Короткими экономными шагами человек двинулся по проходу, внимательно всматриваясь в лица пассажиров. Кто-то не обратил на него внимания, поглощенный содержимым экрана ноутбука или карманной электронной игрой. Кто-то неприязненно заёрзал, намекая, что не стоит подсаживаться к нему в соседи. Клошарам не место в первом классе!
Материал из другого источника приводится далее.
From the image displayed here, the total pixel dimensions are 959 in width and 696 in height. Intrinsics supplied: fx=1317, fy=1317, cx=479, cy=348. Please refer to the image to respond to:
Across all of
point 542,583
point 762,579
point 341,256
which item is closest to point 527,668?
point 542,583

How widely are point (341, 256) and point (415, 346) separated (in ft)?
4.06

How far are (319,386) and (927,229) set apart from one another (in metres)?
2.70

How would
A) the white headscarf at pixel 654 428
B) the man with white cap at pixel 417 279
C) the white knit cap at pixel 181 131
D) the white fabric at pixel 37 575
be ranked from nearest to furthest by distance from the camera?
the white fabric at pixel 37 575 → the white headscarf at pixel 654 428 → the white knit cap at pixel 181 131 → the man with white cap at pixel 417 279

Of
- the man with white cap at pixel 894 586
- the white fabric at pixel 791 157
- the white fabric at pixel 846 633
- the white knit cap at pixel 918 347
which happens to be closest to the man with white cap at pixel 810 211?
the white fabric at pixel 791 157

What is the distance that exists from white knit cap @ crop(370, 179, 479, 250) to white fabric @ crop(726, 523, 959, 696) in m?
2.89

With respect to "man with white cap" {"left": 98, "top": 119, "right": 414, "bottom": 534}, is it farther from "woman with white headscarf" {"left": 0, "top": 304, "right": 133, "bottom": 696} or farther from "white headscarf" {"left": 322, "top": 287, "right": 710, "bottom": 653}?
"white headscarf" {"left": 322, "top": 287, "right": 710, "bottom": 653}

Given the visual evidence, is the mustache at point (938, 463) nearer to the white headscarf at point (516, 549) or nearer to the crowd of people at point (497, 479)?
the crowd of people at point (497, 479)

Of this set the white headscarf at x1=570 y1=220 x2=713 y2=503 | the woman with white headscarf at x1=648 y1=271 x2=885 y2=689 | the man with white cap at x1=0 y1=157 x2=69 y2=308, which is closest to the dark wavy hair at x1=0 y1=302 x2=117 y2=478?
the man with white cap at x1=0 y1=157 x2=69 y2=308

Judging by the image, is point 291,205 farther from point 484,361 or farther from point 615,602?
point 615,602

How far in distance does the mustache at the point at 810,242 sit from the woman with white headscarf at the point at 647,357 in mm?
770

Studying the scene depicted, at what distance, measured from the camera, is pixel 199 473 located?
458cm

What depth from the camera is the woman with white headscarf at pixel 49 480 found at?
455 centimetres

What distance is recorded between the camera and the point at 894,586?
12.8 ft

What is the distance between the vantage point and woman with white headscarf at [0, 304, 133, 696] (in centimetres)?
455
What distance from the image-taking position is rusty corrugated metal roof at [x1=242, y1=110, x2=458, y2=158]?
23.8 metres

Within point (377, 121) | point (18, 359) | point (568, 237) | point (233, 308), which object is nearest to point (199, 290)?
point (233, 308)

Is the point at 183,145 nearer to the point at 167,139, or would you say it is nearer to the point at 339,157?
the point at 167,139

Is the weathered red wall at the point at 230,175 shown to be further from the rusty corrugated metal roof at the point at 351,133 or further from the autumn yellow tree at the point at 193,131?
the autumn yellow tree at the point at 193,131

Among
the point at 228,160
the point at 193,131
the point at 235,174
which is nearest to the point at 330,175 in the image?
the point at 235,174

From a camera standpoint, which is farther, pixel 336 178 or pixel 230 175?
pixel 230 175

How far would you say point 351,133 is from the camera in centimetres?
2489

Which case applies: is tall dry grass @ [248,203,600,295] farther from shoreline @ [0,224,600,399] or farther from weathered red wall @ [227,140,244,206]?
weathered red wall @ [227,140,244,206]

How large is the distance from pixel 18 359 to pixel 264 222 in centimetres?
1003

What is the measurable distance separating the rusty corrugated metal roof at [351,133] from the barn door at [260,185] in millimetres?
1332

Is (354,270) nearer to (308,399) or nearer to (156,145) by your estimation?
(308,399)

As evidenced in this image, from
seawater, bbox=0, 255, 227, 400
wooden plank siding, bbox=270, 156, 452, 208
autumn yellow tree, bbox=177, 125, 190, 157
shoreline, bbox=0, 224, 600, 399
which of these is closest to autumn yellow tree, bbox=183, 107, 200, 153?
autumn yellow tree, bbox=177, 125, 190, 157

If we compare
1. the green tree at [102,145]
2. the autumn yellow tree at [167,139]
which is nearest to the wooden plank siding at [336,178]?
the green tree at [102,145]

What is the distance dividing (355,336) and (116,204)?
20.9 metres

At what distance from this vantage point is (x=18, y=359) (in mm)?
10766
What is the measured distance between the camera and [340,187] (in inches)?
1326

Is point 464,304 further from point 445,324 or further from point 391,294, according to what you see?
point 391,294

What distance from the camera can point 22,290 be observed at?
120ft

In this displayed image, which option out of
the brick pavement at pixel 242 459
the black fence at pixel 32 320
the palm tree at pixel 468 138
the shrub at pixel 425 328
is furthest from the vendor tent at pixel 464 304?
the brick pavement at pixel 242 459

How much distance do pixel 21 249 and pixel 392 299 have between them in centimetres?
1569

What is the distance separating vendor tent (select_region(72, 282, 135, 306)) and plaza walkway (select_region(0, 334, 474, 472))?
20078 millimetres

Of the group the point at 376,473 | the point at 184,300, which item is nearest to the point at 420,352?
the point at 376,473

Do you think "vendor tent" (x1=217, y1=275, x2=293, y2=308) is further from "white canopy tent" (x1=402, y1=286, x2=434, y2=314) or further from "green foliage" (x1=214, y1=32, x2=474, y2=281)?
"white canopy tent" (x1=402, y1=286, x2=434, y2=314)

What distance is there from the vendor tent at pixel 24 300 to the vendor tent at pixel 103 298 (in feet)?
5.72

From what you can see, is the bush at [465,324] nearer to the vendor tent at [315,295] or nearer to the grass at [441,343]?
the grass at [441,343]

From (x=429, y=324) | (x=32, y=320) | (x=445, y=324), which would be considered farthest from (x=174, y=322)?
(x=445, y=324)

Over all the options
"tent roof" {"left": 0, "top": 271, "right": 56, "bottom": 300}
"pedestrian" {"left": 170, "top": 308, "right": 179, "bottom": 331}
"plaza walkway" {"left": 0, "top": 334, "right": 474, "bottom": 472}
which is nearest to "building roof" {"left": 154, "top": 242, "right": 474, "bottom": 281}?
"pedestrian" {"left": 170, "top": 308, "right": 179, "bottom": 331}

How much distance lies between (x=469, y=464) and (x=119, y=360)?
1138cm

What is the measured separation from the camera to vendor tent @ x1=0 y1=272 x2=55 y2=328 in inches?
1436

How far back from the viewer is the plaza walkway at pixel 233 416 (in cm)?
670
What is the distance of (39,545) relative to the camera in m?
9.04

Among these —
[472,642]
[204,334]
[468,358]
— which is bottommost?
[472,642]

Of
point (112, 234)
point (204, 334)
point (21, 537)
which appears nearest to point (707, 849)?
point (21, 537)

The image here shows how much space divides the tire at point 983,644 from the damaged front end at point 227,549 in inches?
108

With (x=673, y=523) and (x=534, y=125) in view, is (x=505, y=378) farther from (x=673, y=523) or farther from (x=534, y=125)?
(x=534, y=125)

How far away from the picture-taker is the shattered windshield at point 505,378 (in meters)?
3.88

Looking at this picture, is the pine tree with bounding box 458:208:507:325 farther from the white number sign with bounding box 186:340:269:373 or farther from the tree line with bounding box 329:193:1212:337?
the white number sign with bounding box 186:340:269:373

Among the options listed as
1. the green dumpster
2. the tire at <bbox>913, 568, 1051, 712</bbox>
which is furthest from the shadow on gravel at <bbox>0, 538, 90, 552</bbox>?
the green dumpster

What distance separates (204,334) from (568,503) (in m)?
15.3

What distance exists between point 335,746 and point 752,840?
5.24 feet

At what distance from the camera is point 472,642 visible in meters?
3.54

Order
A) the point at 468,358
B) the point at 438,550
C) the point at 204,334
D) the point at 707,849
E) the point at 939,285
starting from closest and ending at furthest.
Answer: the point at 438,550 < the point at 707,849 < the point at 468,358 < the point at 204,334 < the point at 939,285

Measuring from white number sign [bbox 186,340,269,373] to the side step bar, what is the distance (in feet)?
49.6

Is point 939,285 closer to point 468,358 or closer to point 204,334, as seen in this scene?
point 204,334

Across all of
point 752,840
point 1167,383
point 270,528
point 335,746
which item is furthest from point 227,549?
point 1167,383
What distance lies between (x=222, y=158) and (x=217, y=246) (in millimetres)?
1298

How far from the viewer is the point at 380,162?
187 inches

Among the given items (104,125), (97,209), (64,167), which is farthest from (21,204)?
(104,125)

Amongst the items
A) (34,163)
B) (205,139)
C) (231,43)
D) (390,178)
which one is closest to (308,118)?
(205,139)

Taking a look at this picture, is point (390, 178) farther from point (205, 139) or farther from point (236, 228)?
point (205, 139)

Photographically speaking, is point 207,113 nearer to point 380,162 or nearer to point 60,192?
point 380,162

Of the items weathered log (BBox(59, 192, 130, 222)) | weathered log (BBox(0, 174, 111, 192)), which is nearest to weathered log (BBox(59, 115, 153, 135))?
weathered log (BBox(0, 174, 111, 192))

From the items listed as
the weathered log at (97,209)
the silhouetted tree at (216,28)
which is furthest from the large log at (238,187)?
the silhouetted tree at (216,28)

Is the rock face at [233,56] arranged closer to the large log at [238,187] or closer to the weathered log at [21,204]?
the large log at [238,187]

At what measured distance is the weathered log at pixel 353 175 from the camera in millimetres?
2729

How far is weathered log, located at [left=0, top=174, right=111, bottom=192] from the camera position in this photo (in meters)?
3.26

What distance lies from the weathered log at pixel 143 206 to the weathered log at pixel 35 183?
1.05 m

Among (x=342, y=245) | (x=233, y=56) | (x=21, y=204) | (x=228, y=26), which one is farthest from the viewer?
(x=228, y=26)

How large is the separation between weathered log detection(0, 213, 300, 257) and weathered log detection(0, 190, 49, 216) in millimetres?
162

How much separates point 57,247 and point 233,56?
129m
Человек выбрал место напротив иностранцев, супружеской пары — полноватого лысеющего итальянца и его жены, значительно более молодой, остроскулой и грациозной. Держа спину прямо, человек медленно и осторожно опустился в кресло, после чего сдержанно улыбнулся и кивнул итальянцу поверх вчерашней «Corriere della Sera». Два вежливых кивка в ответ.
Человек долго возился с пальто: тугая пуговица на груди никак не хотела покидать петлю, выскальзывая между пальцами. Наконец, ему всё-таки удалось расстегнуть её. Из внутреннего кармана появился небольшой блокнот. За ним — шариковая ручка с треснувшим колпачком. Женщина бросила на попутчика короткий отрешённый взгляд, затем её внимание вновь погрузилось в сердцевину толстого романа в мягкой тиснёной обложке.
Человек как будто из последних сил закинул одну ногу на другую, разместил блокнот на колене, открыл чистую страницу. Несколько прикосновений острым кончиком стержня — и вот уже ручка заплясала в пальцах, оставляя на нелинованном листе точные тонкие линии.
Не прошло даже десяти минут, а из пустоты стало проступать изображение, как на листе фотобумаги, утонувшем на дне кюветы с проявителем: изысканный полупрофиль, томные длинные ресницы, контур плеча, намёк на ключицу под лёгким свитером, ниспадающие каскады сложной причёски. Рисунок был выполнен куда профессиональнее доброй половины монмартрской мазни и приукрашивал действительность почти незаметно, не сползая в грубую лесть.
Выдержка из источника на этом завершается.